On dit souvent d'une œuvre de la seconde moitié du xviiie siècle qu'elle est d'autant plus progressiste que sa section centrale (développement), située en principe entre les accords semi-conclusifs de dominante (fin de l'exposition) et le retour de la tonique et du thème du début (commencement de la réexposition), est plus nette et plus vaste. Il est vrai que chez Haydn, Mozart et Beethoven, cette section manque rarement, et qu'en particulier chez Beethoven, ses dimensions peuvent être considérables.
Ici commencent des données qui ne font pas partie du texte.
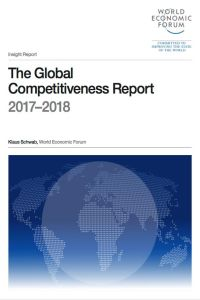 The Global Competitiveness Report 2017–2018 summary
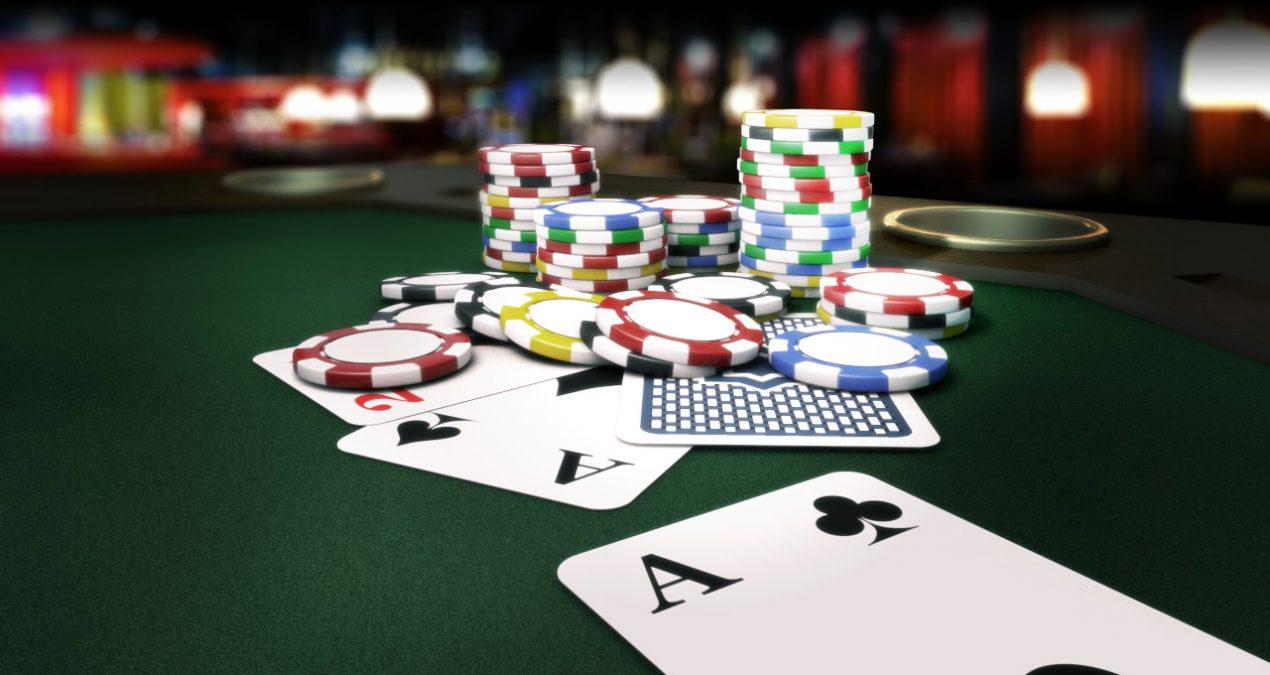 Mokymasis žaisti pokerio žaidimą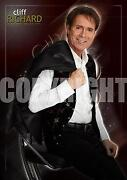 Cliff Richard Poster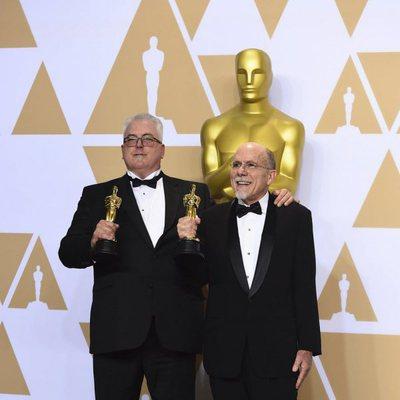 Alex Gibson y Richard King ganadores del Oscar a la Mejor edición de sonido por 'Dunkerque'
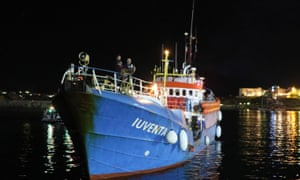 The Iuventa, operated by a German NGO, is impounded at Lampedusa harbour as part of the enforcement of a controversial code of conduct.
Il est vrai également qu'en général la tension y culmine, rendant ainsi nécessaire et désirable la résolution amorcée par le retour de la tonique. Cela dit, ni la grande étendue ni même l'existence d'un « développement » ne sont indispensables à la forme sonate. Aussi bien dans l'ouverture des Noces de Figaro de Mozart que dans le premier mouvement de la symphonie Oxford de Haydn, le retour de la tonique (réexposition) intervient alors que le morceau n'en est pas encore à sa moitié. C'est dû chez Mozart à l'absence de développement (après l'exposition, quelques mesures de transition conduisent directement à la réexposition) ; chez Haydn, aux dimensions exceptionnelles de la réexposition, en outre suivie d'une coda. On ne saurait dire pour autant que le morceau de Mozart, qui voulut sans doute préfigurer la rapidité d'action de la pièce de Beaumarchais dont était tiré son livret, est moins « avancé » que celui de Haydn : les deux le sont autant.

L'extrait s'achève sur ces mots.